Une aventure analogue, que je vais raconter, est tellement étrange qu’elle peut paraître invraisemblable : j’ai eu les documens sous les yeux et j’en garantis l’exactitude. Un enfant né dans un des départemens de l’Ouest, d’une mère qui était ouvrière en couture et d’un père qui était musicien trombone attaché à une troupe de saltimbanques, avait, par suite de protections dont j’ignore l’origine, été admis dans le collège de sa ville natale. Ses facultés d’assimilation, sa mémoire, étaient prodigieuses ; toujours le premier de sa classe, il remportait toutes les récompenses à la distribution des prix qui dot l’année scolaire. Les chefs d’institution de Paris sont très au courant de ce qui se passe dans les lycées de province, et ils excellent à y découvrir les phénix. Ils les attirent, les prennent « au pair, » c’est-à-dire pour rien, servent parfois une pension aux parens et se font des réclames à l’aide des prix que ces petits forçats de la concurrence industrielle obtiennent au concours général.
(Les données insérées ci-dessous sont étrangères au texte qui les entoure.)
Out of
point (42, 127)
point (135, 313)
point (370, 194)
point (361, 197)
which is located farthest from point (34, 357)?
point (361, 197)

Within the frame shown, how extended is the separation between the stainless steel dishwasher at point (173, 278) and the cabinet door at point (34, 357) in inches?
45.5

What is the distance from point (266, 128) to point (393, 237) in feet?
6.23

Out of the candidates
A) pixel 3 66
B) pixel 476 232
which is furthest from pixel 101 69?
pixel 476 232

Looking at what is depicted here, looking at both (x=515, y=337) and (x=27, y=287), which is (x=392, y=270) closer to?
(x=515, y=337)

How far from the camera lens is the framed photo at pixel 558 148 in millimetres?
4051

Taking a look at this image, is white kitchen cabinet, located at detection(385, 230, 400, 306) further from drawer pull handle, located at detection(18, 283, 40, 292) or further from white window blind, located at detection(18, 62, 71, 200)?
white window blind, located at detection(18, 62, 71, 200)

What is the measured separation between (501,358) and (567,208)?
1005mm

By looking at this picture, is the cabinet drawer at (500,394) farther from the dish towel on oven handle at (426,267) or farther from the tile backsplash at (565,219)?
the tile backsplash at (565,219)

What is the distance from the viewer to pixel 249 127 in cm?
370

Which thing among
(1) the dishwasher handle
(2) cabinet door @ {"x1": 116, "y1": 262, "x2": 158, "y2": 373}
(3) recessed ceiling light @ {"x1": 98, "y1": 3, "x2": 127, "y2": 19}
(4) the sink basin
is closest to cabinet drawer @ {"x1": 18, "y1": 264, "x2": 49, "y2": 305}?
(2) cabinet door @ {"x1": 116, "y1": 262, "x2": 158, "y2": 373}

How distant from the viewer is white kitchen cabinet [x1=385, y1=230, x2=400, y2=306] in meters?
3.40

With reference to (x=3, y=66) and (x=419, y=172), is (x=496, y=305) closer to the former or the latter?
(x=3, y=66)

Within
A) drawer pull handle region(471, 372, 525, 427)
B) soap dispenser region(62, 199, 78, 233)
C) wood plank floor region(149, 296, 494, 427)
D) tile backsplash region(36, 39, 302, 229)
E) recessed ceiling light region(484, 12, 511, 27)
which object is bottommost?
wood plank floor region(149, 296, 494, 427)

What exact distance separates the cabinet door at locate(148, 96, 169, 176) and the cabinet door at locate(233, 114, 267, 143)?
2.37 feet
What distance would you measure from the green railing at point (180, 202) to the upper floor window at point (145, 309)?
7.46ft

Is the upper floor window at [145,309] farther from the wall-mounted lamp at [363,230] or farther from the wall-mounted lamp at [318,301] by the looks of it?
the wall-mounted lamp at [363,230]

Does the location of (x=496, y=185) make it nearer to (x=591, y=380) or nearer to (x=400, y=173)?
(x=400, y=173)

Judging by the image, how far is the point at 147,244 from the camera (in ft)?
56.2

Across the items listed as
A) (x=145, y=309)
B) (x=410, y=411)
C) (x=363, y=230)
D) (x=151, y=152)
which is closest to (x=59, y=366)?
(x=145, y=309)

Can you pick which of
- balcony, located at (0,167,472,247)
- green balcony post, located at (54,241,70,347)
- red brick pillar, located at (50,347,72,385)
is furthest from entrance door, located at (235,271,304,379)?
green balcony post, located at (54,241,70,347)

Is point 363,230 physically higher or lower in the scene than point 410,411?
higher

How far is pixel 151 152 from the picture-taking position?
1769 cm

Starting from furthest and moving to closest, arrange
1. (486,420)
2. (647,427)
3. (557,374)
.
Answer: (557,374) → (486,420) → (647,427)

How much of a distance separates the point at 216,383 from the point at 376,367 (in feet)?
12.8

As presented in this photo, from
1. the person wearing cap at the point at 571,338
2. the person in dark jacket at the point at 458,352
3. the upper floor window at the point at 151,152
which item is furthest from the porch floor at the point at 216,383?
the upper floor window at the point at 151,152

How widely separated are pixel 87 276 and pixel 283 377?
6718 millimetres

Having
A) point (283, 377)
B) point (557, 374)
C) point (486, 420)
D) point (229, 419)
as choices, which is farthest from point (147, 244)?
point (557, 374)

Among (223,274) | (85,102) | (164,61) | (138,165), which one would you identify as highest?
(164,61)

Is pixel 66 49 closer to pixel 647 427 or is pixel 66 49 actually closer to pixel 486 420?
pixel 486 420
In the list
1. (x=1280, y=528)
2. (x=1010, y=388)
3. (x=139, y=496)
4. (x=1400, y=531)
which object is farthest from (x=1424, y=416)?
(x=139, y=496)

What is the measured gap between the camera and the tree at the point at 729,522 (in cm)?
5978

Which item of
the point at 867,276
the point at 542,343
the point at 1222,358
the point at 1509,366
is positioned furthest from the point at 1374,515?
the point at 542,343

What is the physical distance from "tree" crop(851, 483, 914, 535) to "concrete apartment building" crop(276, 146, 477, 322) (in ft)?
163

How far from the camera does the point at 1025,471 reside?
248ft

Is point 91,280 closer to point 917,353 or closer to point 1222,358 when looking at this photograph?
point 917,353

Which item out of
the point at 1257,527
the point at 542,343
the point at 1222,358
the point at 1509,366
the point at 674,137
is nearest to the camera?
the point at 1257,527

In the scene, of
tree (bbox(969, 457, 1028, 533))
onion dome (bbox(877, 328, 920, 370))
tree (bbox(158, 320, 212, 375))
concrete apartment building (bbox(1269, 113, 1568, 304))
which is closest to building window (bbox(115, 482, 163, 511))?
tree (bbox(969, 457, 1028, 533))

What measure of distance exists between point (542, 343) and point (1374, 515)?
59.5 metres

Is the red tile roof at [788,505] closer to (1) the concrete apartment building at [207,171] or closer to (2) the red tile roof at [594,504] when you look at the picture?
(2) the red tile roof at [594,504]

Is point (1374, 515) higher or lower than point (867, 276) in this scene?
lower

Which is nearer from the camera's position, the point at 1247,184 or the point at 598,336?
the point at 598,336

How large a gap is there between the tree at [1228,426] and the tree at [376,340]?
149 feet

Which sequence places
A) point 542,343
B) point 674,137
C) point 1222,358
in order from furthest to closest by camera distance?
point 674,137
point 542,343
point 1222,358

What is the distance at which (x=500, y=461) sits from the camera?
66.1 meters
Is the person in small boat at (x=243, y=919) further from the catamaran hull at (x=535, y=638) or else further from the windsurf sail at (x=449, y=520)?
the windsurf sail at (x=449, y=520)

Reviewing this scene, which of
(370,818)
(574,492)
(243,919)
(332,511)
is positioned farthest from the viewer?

J’en ai connu plus d’un qui a subi ce martyre et qui a fait son chemin dans les lettres ou ailleurs. Celui dont je parle fut accaparé par une institution de Paris qu’il est inutile de nommer ; il paya largement sa pension par le nombre de « nominations » qui avaient fait son nom célèbre dans les établissemens universitaires de ce temps-là[1]. Reconnu admissible à l’École normale, il n’y fut pas admis, à la stupéfaction de ses maîtres et à son grand désespoir. Pris par le service militaire, il fut un soldat soumis, régulier, sans reproche. Tombé malade au régiment, porté à l’hôpital, il obtint un congé de convalescence renouvelable. Sa misère était extrême ; ne sachant comment payer son pain, il vendit son pantalon d’ordonnance : 3 francs. Arrêté pour ce fait, il fut condamné à quelques mois de prison. Quatre jours après sa libération, n’ayant pas un centime en poche, il se sentit si abandonné, si affamé qu’il tendit la main ou accepta, sur la voie publique, une pièce de dix sous que lui donnait un passant touché de son air minable. — A-t-il mendié, a-t-il simplement reçu l’aumône qu’on lui a spontanément offerte ? — Le fait est obscur. — Un agent de police l’avait vu ; l’article 174 est péremptoire : de trois à six

  1. Dans l’espace de six ans, il remporte 4 prix et 3 accessits au concours général, 16 prix et 25 accessits au lycée : donc un total de 48 récompenses. Dans les deux dernières années scolaires, il n’obtient plus que des accessits (15) ; on l’a surmené, sa force de résistance est affaiblie.